ST. JOHN’S, Nfld.–The Republic of Doyle is bloody awesome. Not just the upcoming CBC series–which looks as cool as the 1968 Pontiac GTO driven by the show’s private eye protagonist–but the jewel of a town where it all takes place, St. John’s, Newfoundland.
The folks were as warm as sunshine, even on a cold and blustery Thursday. Friday was a glorious day, weather wise, and the rain-weary locals couldn’t wait to spread the good cheer around.
You’d get in a cab and buddy Rod would just have to take you past the stately home of lieutenant governor John Crosbie. The place has a moat around it, which seems about right. Unit publicist and new best friend Jonathan Schwartz–a Toronto and Manhattan cat more used to steering Garth Drabinsky’s grandiose theatrical ventures into print than a rental car around St.
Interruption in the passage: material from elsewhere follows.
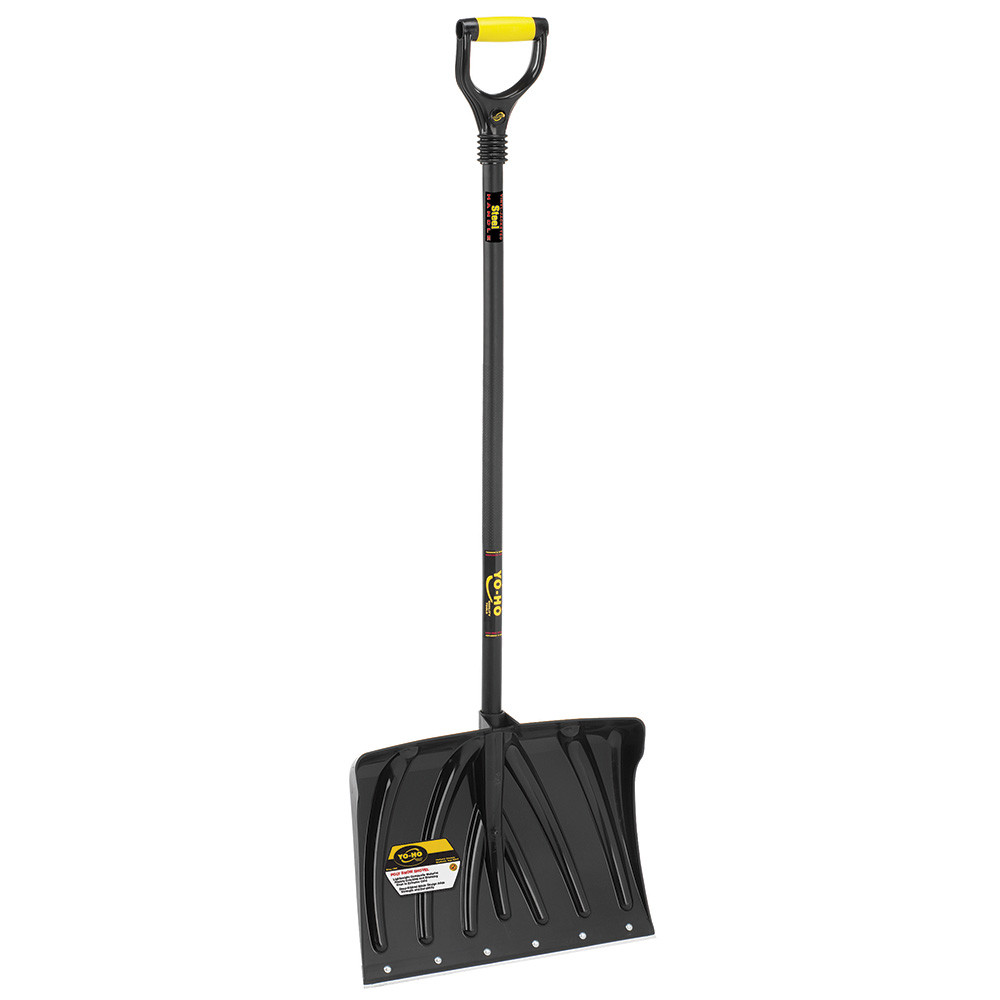 Poly Snow Shovel with Wear Strip - Yeoman & Company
John’s–shows off the multicoloured clapboard homes and the magnificently desolate Signal Hill with the quiet pride of a native.
It was no different hanging out with the cast and crew of the series. They were all just glad to be over the swine flu (star and creator Allan Hawco, left, went down with it for a week a few months ago) and to be eight or nine episodes into the series.
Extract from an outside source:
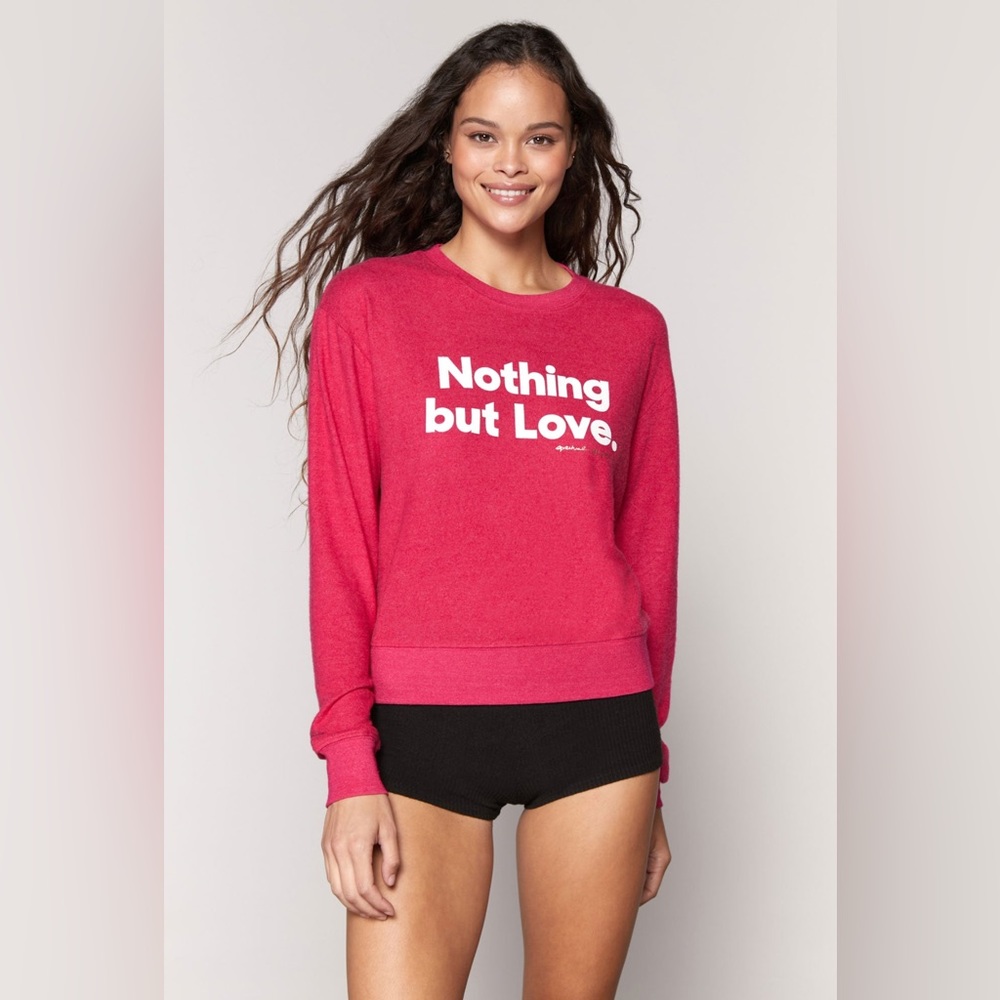 Spiritual Gangster Nothing but Love Sweatshirt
Lines get blurred a lot in St. John’s. The fake bar on the set of the series is designed to look a lot like The Duke of Duckworth, the real bar in town which inspired it. (One of 150 pubs in town, don’tcha know.) A lot happens in both places. The series was conceived there ten years ago, Hawco tells me while we’re sitting in the real pub, where the well-worn dark bar itself looks like it was carved out of ship.
Hawco, who plays Jake Doyle–“a law unto himself” says the poster–is an intense, compelling and charismatic character. The busy actor/writer/producer knows and loves to talk TV, so we hit it off like Starsky and Hutch, chatting up favourite shows like Californication, Rescue Me and Rockford Files. He and his mates Rob Blackie and John Vatcher are creating their own little television industry in St. John’s, building studios and airlifting in a who’s who of Canadian guest stars for the hour-long detective drama.
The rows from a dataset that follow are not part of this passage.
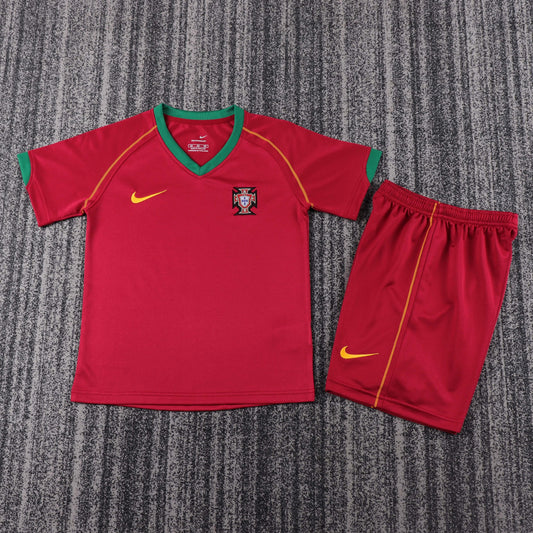 Retro Kids 2006 Portugal home size: 16-28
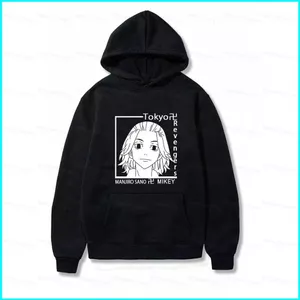 Áo hoodie GN Tokyo Revengers nhân vật Sano Manjiro, phù hợp cho cả nam và nữ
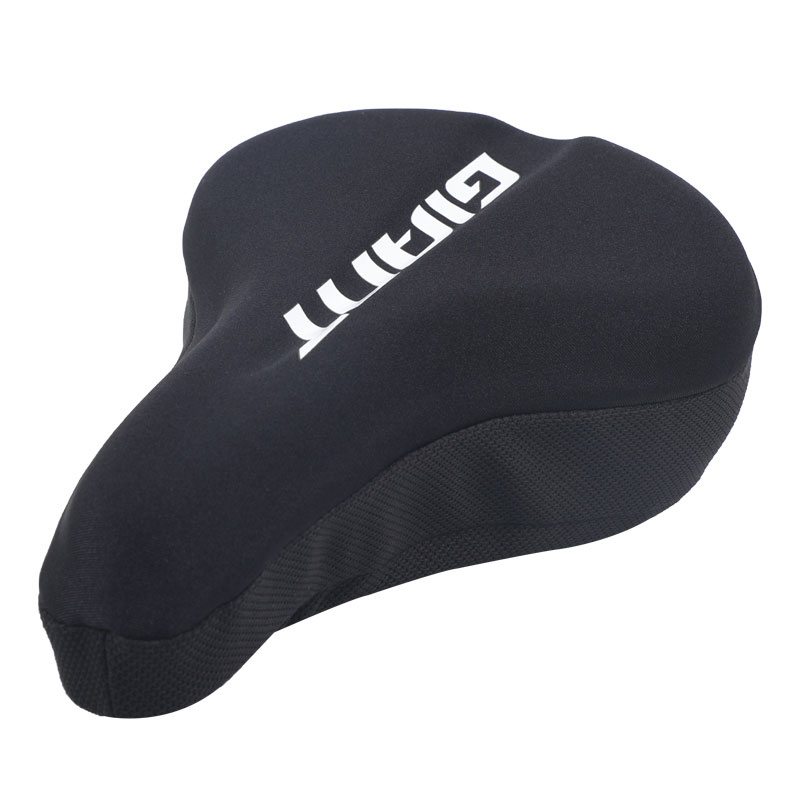 适用捷安特坐垫套硅胶超软舒适鞍座套座垫骑行装备户外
Hanging with them is like going on a road trip with three mates you just met. Nobody brought a map, and none of us have been down this road before, but these guys seem to know exactly where they want to go.
Not that there haven’t been speed bumps along the way. That swine flu outbreak was costly and set production back a week. The early departure of showrunner Denis McGrath and other scribes came at a critical point. Hawco and Co. found a way past it. Nobody said making a TV show was going to be easy.
More on all that later. Also met with Sean McGinley, a soft-spoken Irish gentleman who is a veteran player at the Old Abbey (and is already in New York for a three week run in an off-Broadway play). He plays Jake’s dad Malachy, who has his hands full with his out-of-control son and P.I. partner. The man can act and shines in the scenes previewed to the press in a packed edit suite Friday. He’s even more impressive in person, just a genuine Irish mensch.
I joined a group of local reporters Friday in the makeshift studio’s bar set for round robin interviews with Hawco and other cast members as well as producers. It is not unusual for cast and crew to spend long hours in the studio bar and then meet up an hour or three later in the real bar. I’ll drink to that.
Stories weaved in both places will appear here and elsewhere over the coming weeks and months as we get closer to the January start date of The Republic of Doyle. Not all the stories, mind you. Some things that happen in St. John’s, stay in St. John’s.